Le présent module suit la structure du manuel, afin de présenter des approches de l’aide à la réintégration fondées sur les droits de l’enfant et soucieuses des besoins de l’enfant dans le cadre de l’approche intégrée. Il comporte cinq chapitres couvrant les principes clés d’une approche de la réintégration intégrée, fondée sur les droits de l’enfant et soucieuse des besoins de l’enfant aux niveaux individuel, communautaire et structurel, ainsi que des indicateurs pour le suivi et l’évaluation de l’aide à la réintégration. Le public cible général se compose des administrateurs de programme et responsables de l’élaboration des programmes, des chargés de dossier, des fournisseurs de services, du personnel des gouvernements locaux et nationaux, des partenaires d’exécution, des donateurs et des chargés du suivi et de l’évaluation. Le public cible varie légèrement pour chaque chapitre et sera indiqué en conséquence.

51 Voir https://data.unicef.org/topic/child-migration-and-displacement/migration/.

52 Comité des droits de l’enfant des Nations Unies, Observation générale nº 6, Traitement des enfants non accompagnés et des enfants séparés en dehors de leur pays d’origine, p. 5 (2005).

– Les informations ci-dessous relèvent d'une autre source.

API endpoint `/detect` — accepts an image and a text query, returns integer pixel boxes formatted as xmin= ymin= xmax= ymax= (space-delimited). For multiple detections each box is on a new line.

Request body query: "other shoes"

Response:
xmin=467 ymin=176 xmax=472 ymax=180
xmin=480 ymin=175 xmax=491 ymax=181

53 OIM, Manuel sur la protection et l’aide aux migrants vulnérables à la violence, à l’exploitation et aux mauvais traitements, p. 251 (Genève, 2019).

54 OIM, Répondre aux besoins des enfants migrants (Genève, 2018).

55 Natalia Alonso Cano et Irina Todorova, Towards child-rights compliance in return and reintegration, Migration Policy Practice: Special Issue on Return and Reintegration, vol. IX, n° 1, pp. 15‑21 (janvier-mars 2019).